Provided data

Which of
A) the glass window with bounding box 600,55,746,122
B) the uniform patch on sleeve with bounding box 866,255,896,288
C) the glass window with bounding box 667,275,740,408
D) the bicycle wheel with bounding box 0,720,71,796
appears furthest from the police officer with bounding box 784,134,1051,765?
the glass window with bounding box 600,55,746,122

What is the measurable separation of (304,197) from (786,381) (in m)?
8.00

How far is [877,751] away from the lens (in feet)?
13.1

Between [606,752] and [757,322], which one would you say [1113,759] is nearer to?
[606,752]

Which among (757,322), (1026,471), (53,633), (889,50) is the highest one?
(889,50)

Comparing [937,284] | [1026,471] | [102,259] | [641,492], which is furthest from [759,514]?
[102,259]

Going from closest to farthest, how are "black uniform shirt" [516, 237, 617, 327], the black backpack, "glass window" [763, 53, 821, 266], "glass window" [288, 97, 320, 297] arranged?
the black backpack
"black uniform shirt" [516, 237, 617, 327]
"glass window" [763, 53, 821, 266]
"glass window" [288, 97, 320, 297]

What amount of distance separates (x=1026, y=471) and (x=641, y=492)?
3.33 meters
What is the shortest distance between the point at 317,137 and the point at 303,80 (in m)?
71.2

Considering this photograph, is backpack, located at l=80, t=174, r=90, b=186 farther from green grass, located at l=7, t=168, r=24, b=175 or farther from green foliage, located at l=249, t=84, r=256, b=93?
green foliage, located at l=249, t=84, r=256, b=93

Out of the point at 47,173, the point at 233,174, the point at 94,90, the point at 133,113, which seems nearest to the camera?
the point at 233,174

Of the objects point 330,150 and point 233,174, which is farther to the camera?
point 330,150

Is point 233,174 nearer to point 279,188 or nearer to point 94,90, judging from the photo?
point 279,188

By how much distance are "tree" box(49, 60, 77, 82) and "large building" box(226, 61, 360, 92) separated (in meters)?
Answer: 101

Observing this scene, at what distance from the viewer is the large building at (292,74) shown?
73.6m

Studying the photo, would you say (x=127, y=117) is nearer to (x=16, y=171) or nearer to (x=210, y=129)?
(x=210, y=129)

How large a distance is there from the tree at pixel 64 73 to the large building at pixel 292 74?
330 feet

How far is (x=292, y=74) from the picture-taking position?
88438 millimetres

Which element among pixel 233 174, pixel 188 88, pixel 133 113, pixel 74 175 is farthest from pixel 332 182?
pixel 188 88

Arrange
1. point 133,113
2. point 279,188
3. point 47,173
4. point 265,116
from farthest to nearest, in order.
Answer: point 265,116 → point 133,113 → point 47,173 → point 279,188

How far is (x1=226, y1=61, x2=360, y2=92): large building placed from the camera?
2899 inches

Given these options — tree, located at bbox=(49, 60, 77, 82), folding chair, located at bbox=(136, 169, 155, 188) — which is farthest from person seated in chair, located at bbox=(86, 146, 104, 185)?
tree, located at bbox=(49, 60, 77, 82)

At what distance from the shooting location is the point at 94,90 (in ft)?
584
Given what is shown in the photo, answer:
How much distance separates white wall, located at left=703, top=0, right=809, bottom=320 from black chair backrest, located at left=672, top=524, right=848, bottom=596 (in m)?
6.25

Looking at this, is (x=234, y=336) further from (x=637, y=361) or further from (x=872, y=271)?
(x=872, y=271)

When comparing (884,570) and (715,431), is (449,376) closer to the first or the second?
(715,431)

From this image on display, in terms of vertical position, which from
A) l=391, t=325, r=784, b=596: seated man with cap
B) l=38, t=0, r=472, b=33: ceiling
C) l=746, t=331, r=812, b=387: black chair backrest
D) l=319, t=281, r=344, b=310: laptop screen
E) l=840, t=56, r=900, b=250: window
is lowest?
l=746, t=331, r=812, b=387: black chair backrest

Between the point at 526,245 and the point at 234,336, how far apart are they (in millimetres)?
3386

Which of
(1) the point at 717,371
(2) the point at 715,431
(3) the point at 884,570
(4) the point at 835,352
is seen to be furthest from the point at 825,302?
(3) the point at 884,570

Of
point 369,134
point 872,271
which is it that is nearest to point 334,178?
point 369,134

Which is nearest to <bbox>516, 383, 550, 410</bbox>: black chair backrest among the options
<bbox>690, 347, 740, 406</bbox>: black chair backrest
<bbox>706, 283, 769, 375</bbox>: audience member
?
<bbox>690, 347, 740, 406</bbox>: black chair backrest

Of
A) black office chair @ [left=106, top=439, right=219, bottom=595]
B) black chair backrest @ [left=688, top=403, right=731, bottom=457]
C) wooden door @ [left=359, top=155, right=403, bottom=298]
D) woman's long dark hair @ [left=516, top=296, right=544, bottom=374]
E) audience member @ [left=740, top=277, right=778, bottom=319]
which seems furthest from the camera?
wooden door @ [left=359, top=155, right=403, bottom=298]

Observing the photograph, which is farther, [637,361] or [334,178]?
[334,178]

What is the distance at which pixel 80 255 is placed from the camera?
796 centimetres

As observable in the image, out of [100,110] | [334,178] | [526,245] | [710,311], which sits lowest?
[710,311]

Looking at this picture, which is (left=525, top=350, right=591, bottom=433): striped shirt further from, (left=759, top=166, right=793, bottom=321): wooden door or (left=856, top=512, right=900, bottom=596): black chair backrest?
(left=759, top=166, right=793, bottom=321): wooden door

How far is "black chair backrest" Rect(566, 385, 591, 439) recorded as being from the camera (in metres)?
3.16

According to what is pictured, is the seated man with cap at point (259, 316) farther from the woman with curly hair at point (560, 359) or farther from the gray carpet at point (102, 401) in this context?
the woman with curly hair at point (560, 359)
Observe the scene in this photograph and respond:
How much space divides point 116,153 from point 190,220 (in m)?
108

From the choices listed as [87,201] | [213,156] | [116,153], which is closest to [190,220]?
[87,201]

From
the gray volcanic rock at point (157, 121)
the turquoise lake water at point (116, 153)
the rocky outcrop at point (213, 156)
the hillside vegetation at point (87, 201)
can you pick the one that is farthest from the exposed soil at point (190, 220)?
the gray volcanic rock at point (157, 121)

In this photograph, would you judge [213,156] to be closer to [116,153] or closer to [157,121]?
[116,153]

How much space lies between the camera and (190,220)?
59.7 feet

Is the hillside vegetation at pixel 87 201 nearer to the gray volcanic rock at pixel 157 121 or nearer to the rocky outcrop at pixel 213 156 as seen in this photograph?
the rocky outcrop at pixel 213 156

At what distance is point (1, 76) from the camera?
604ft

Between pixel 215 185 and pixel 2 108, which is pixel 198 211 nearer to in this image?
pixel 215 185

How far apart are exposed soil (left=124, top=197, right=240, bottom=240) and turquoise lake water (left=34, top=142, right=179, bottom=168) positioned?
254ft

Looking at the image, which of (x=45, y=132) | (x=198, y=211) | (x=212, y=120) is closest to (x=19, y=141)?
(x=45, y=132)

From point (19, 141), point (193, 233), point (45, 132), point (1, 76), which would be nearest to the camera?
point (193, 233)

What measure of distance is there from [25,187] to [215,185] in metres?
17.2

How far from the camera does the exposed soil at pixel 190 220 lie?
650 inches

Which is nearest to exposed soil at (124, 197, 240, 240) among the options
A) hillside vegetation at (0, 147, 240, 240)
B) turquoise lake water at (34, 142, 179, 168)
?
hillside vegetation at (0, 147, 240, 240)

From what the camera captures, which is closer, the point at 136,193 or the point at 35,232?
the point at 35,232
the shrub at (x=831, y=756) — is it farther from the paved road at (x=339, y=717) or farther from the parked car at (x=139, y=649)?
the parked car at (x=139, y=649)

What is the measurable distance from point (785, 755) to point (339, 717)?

Goal
Could you turn all the rows above into a numbered list, dropping the blank lines?

Solution for this exercise
1. Which of
2. A) the glass window with bounding box 600,55,746,122
3. B) the uniform patch on sleeve with bounding box 866,255,896,288
4. C) the glass window with bounding box 667,275,740,408
5. D) the bicycle wheel with bounding box 0,720,71,796
6. appears furthest from the police officer with bounding box 784,134,1051,765?
7. the glass window with bounding box 600,55,746,122
8. What is the measurable separation of (304,197) from (786,381) (in m)?
9. 8.00
10. How far is [877,751] away from the lens (in feet)?
11. 13.1
12. Between [606,752] and [757,322], which one would you say [1113,759] is nearer to?
13. [606,752]
14. Which among (757,322), (1026,471), (53,633), (889,50) is the highest one?
15. (889,50)
16. Comparing [937,284] | [1026,471] | [102,259] | [641,492], which is furthest from [759,514]?
17. [102,259]
18. Going from closest to farthest, how are "black uniform shirt" [516, 237, 617, 327], the black backpack, "glass window" [763, 53, 821, 266], "glass window" [288, 97, 320, 297] arranged?
19. the black backpack
20. "black uniform shirt" [516, 237, 617, 327]
21. "glass window" [763, 53, 821, 266]
22. "glass window" [288, 97, 320, 297]
23. What amount of distance separates (x=1026, y=471) and (x=641, y=492)?
24. 3.33 meters
25. What is the shortest distance between the point at 317,137 and the point at 303,80 (in m)?
26. 71.2
27. Considering this photograph, is backpack, located at l=80, t=174, r=90, b=186 farther from green grass, located at l=7, t=168, r=24, b=175 or farther from green foliage, located at l=249, t=84, r=256, b=93?
28. green foliage, located at l=249, t=84, r=256, b=93
29. Out of the point at 47,173, the point at 233,174, the point at 94,90, the point at 133,113, which seems nearest to the camera?
30. the point at 233,174
31. Of the objects point 330,150 and point 233,174, which is farther to the camera?
32. point 330,150
33. Is point 233,174 nearer to point 279,188 or nearer to point 94,90, judging from the photo?
34. point 279,188
35. By how much distance are "tree" box(49, 60, 77, 82) and "large building" box(226, 61, 360, 92) separated (in meters)?
36. Answer: 101
37. Observing this scene, at what distance from the viewer is the large building at (292,74) shown?
38. 73.6m
39. Studying the photo, would you say (x=127, y=117) is nearer to (x=16, y=171) or nearer to (x=210, y=129)?
40. (x=210, y=129)
41. How large a distance is there from the tree at pixel 64 73 to the large building at pixel 292 74?
42. 330 feet
43. How far is (x=292, y=74) from the picture-taking position?
44. 88438 millimetres
45. Which element among pixel 233 174, pixel 188 88, pixel 133 113, pixel 74 175 is farthest from pixel 332 182?
46. pixel 188 88
47. Arrange
48. 1. point 133,113
49. 2. point 279,188
50. 3. point 47,173
51. 4. point 265,116
52. from farthest to nearest, in order.
53. Answer: point 265,116 → point 133,113 → point 47,173 → point 279,188
54. How far is (x1=226, y1=61, x2=360, y2=92): large building placed from the camera?
55. 2899 inches
56. Given these options — tree, located at bbox=(49, 60, 77, 82), folding chair, located at bbox=(136, 169, 155, 188) — which is farthest from person seated in chair, located at bbox=(86, 146, 104, 185)?
57. tree, located at bbox=(49, 60, 77, 82)
58. At what distance from the shooting location is the point at 94,90 (in ft)?
59. 584
60. Given what is shown in the photo, answer:
61. How much distance separates white wall, located at left=703, top=0, right=809, bottom=320 from black chair backrest, located at left=672, top=524, right=848, bottom=596 (in m)?
62. 6.25
63. Looking at this, is (x=234, y=336) further from (x=637, y=361) or further from (x=872, y=271)?
64. (x=872, y=271)
65. When comparing (884,570) and (715,431), is (449,376) closer to the first or the second?
66. (715,431)
67. From this image on display, in terms of vertical position, which from
68. A) l=391, t=325, r=784, b=596: seated man with cap
69. B) l=38, t=0, r=472, b=33: ceiling
70. C) l=746, t=331, r=812, b=387: black chair backrest
71. D) l=319, t=281, r=344, b=310: laptop screen
72. E) l=840, t=56, r=900, b=250: window
73. is lowest?
74. l=746, t=331, r=812, b=387: black chair backrest
75. Between the point at 526,245 and the point at 234,336, how far apart are they (in millimetres)?
76. 3386
77. Which of
78. (1) the point at 717,371
79. (2) the point at 715,431
80. (3) the point at 884,570
81. (4) the point at 835,352
82. is seen to be furthest from the point at 825,302?
83. (3) the point at 884,570
84. Of
85. point 369,134
86. point 872,271
87. which is it that is nearest to point 334,178?
88. point 369,134
89. Which is nearest to <bbox>516, 383, 550, 410</bbox>: black chair backrest among the options
90. <bbox>690, 347, 740, 406</bbox>: black chair backrest
91. <bbox>706, 283, 769, 375</bbox>: audience member
92. ?
93. <bbox>690, 347, 740, 406</bbox>: black chair backrest
94. Of
95. A) black office chair @ [left=106, top=439, right=219, bottom=595]
96. B) black chair backrest @ [left=688, top=403, right=731, bottom=457]
97. C) wooden door @ [left=359, top=155, right=403, bottom=298]
98. D) woman's long dark hair @ [left=516, top=296, right=544, bottom=374]
99. E) audience member @ [left=740, top=277, right=778, bottom=319]
100. which seems furthest from the camera?
101. wooden door @ [left=359, top=155, right=403, bottom=298]
102. Observing the photograph, which is farther, [637,361] or [334,178]?
103. [334,178]
104. What is the distance at which pixel 80 255 is placed from the camera?
105. 796 centimetres
106. As observable in the image, out of [100,110] | [334,178] | [526,245] | [710,311], which sits lowest?
107. [710,311]
108. Looking at this picture, which is (left=525, top=350, right=591, bottom=433): striped shirt further from, (left=759, top=166, right=793, bottom=321): wooden door or (left=856, top=512, right=900, bottom=596): black chair backrest?
109. (left=759, top=166, right=793, bottom=321): wooden door
110. How far is "black chair backrest" Rect(566, 385, 591, 439) recorded as being from the camera (in metres)?
111. 3.16
112. According to what is pictured, is the seated man with cap at point (259, 316) farther from the woman with curly hair at point (560, 359) or farther from the gray carpet at point (102, 401) in this context?
113. the woman with curly hair at point (560, 359)
114. Observe the scene in this photograph and respond:
115. How much space divides point 116,153 from point 190,220 (in m)?
116. 108
117. From the choices listed as [87,201] | [213,156] | [116,153], which is closest to [190,220]?
118. [87,201]
119. From
120. the gray volcanic rock at point (157, 121)
121. the turquoise lake water at point (116, 153)
122. the rocky outcrop at point (213, 156)
123. the hillside vegetation at point (87, 201)
124. can you pick the one that is farthest from the exposed soil at point (190, 220)?
125. the gray volcanic rock at point (157, 121)
126. In this photograph, would you judge [213,156] to be closer to [116,153] or closer to [157,121]?
127. [116,153]
128. How much space lies between the camera and (190,220)?
129. 59.7 feet
130. Is the hillside vegetation at pixel 87 201 nearer to the gray volcanic rock at pixel 157 121 or nearer to the rocky outcrop at pixel 213 156 as seen in this photograph?
131. the rocky outcrop at pixel 213 156
132. At what distance is point (1, 76) from the camera?
133. 604ft
134. Between pixel 215 185 and pixel 2 108, which is pixel 198 211 nearer to in this image?
135. pixel 215 185
136. How far apart are exposed soil (left=124, top=197, right=240, bottom=240) and turquoise lake water (left=34, top=142, right=179, bottom=168) positioned?
137. 254ft
138. Looking at the image, which of (x=45, y=132) | (x=198, y=211) | (x=212, y=120) is closest to (x=19, y=141)?
139. (x=45, y=132)
140. From point (19, 141), point (193, 233), point (45, 132), point (1, 76), which would be nearest to the camera?
141. point (193, 233)
142. What measure of distance is there from [25,187] to [215,185] in metres?
143. 17.2
144. How far from the camera does the exposed soil at pixel 190 220 lie?
145. 650 inches
146. Which is nearest to exposed soil at (124, 197, 240, 240) among the options
147. A) hillside vegetation at (0, 147, 240, 240)
148. B) turquoise lake water at (34, 142, 179, 168)
149. ?
150. hillside vegetation at (0, 147, 240, 240)
151. From what the camera captures, which is closer, the point at 136,193 or the point at 35,232?
152. the point at 35,232
153. the shrub at (x=831, y=756) — is it farther from the paved road at (x=339, y=717) or farther from the parked car at (x=139, y=649)?
154. the parked car at (x=139, y=649)
155. What is the measurable distance from point (785, 755) to point (339, 717)?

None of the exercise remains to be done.